Hamburg. Der Mann, der am Hauptbahnhof gestoppt wurde, zählt zur salafistischen Szene. Trotz des Waffenarsenals kam er auf freien Fuß.

Der 20 Jahre alte Mann, der am Wochenende bei einer Waffenkontrolle der Bundespolizei im Hamburger Hauptbahnhof mit einem Koffer voller Stich- und Schlagwaffen erwischt wurde, ist wieder frei. Die Staatsanwaltschaft sieht keine Haftgründe. Der Mann mit afghanischen Wurzeln aus Hausbruch, der in Deutschland geboren wurde und die deutsche Staatsbürgerschaft besitzt und nach Informationen des Abendblattes der Salafistenszene zugerechnet wird, hatte ausgesagt, dass es sich bei den Waffen um eine Art „Erbschaft“ handle.

Es ist eine etwas kurios wirkende Aussage, die der 20-Jährige gegenüber Ermittlern gemacht hatte. Er sei mit dem Waffentransport einem Wunsch seiner Mutter nachgekommen. Die Sammlung, darunter zwei Macheten und Beile, hätte seinem verstorbenen Vater gehört. Er sei auf dem Weg zu seinem Cousin gewesen, der auf Wunsch seiner Mutter das Sammelsurium bekommen solle.

Hauptbahnhof Hamburg: Koffer voller Messer und Macheten

Der 20-Jährige war am Hauptbahnhof kontrolliert worden. Für Deutschlands meistfrequentierten Bahnhof (550.000 Besucher pro Tag) war am Wochenende ein temporäres Waffenverbot erlassen worden. Bundespolizisten hatten ihn nach dem Fund in Gewahrsam genommen. Noch am frühen Sonntagmorgen wurde seine Wohnung am Stubbenhof in Hausbruch durchsucht. Da konnte ein Teleskopschlagstock gefunden werden. Auch Datenträger stellte die Polizei sicher.

Eine Auswertung der Datenträger, die vermutlich einige Zeit dauern wird, könnte weitere Erkenntnisse über die genaue ideologische Ausrichtung und die Verbindungen des Mannes bringen. Er soll einer von mehreren Personen mit salafistischer Ausrichtung sein, die im Bereich Hausbruch bekannt sind.

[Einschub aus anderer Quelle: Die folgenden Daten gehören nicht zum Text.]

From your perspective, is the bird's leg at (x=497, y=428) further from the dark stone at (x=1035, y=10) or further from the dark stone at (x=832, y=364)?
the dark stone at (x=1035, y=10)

Waffenkontrolle in Hamburg: Mutmaßlicher Salafist wieder frei

Der 20-Jährige war am Tag seiner Ingewahrsamnahme an die Hamburger Polizei überstellt worden. Das LKA 7, zuständig für Staatsschutzdelikte, zu denen auch religiös motivierte Straftaten gehören, wurde eingeschaltet, obwohl laut der Sprecherin der Staatsanwaltschaft es derzeit keine gesicherten Erkenntnisse über eine islamistische Gesinnung des Beschuldigten gibt.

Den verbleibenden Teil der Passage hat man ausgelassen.